また、トランプ米大統領が朝鮮半島の南北の軍事境界線に位置する板門店で、北朝鮮の金正恩委員長と予定外の会談を行い、地政学リスクが幾分和らぐ格好になっています。

7月1日の東証1部の売買代金の上位で上昇率が高い銘柄をみると、村田製作所、太陽誘電、東京エレクトロン、TDKなどとなっており、やはりファーウェイの制裁緩和が最もサプライズだったようです。

米ドル/円、テクニカル好転に向け強い経済指標が出るか

さて、米国とイランの軍事衝突という悪化リスクはありますが、短期的には米景気認識を通じた米長期金利(米10年債利回り)の動向、利下げ見通しに焦点が移りそうです。米経済指標では、6月ISM製造業景況指数、6月ADP全米雇用報告、6月ISM非製造業景況指数、6月雇用統計など注目度の高い指標の発表が多く、指標結果を受けた利下げ見通しの変化が注目材料となります。

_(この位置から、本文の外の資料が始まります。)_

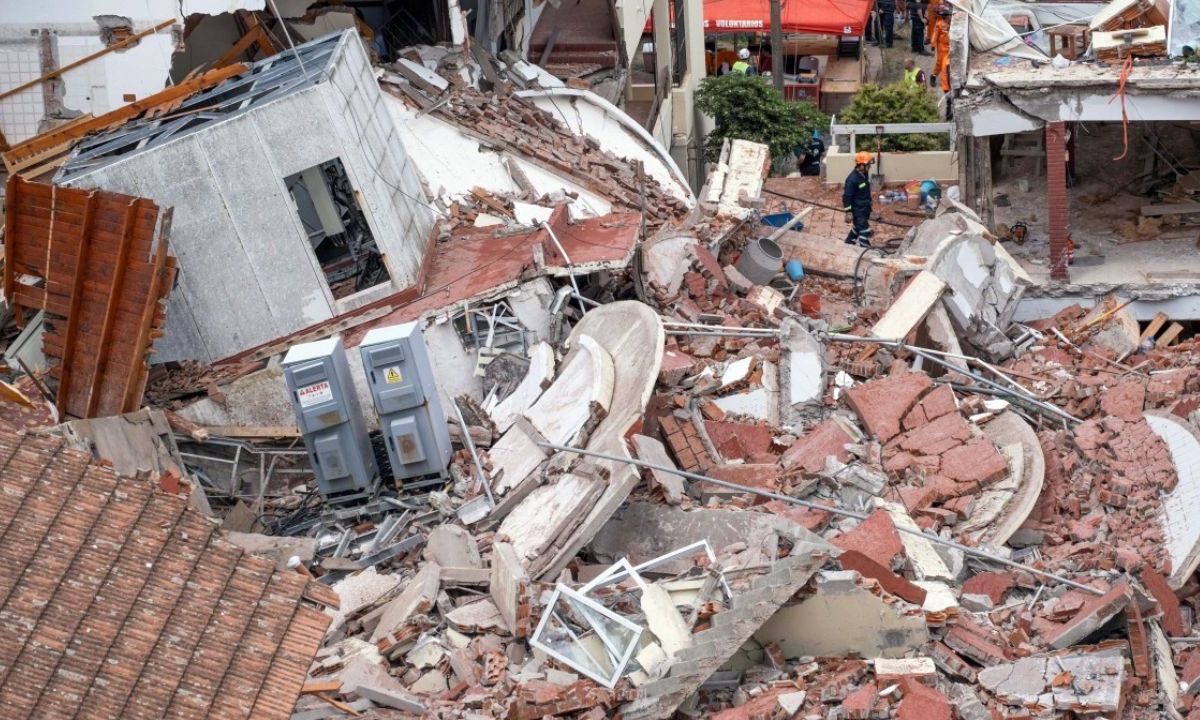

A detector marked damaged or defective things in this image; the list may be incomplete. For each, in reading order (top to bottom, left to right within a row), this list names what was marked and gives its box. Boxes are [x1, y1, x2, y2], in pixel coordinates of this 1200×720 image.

broken masonry wall [60, 30, 434, 362]
broken window glass [285, 157, 388, 301]
broken concrete block [372, 561, 444, 643]
broken concrete block [492, 542, 530, 638]
broken window glass [530, 583, 643, 691]
broken concrete block [748, 571, 926, 662]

日本株にとっては、米国の良好な指標結果によって米金利高となりドル高・円安につながった方が、日経平均が先物主導で上値を試す口実になりやすいのです。

米ドル/円相場は、今年の正月休みが終わろうとするタイミングで起きたフラッシュ・クラッシュ時に瞬間的に1ドル=105円を割り込む場面がありました。実は、今週はその時の安値から26週が経過し、週足の一目均衡表では基準線がいったん上昇する、好転のタイミングになります。

【図表1】米ドル/円(週足)
出所:マネックス証券作成

直近安値は106.77円でした。2016年以降で何度か下値固めをしてきた水準になるため、下値サポートにして反発に転じられるかが注目ポイントとなります。こういったテクニカル面でのポジティブな状況に合わせて、強い経済指標が出てくるかどうかを見ていきたいところです。

日経平均、買いのタイミングを7月前半にするか慎重に見極めを

一方、日経平均の6月の月足ローソク足は2ヶ月ぶりに「陽線(始値よりも終値が高い)」となりました。前半は米国株安や円高進行を受けてリスクオフムードが強まる展開となり、6月4日には20,200円台まで下げる場面がありました。

6月は月足の一目均衡表で基準線(直近の26ヶ月間の高値と安値の中値)が上昇に転じました。6月後半に向けての戻りのきっかけとなったのが、そのポジティブな基準線の上昇だったような気がします。7月はその基準線は横ばい、ですが、転換線(直近の9ヶ月間の高値と安値の中値)が大幅に低下(21,698円→20,823円)します。

【図表2】日経平均(月足)
出所:マネックス証券作成

過去にも転換線が下げる場面では弱含む月が多かっただけに、月前半は堅調でも、転換線の低下がネガティブに影響すれば、月間ベースのローソク足は「陰線(始値よりも終値が低い)」になる可能性に留意する必要はありそうです。

海外投資家の直近3年間の売買動向の合計で見ると、4月と7月は毎年買い越し。そういった意味では期待が持てますが、8月と9月は売り越す傾向が強い。7月は月初からポジティブな材料が出きった感もある中、本当に買いのタイミングを7月前半にしてよいのかどうか、慎重に見極める必要があります。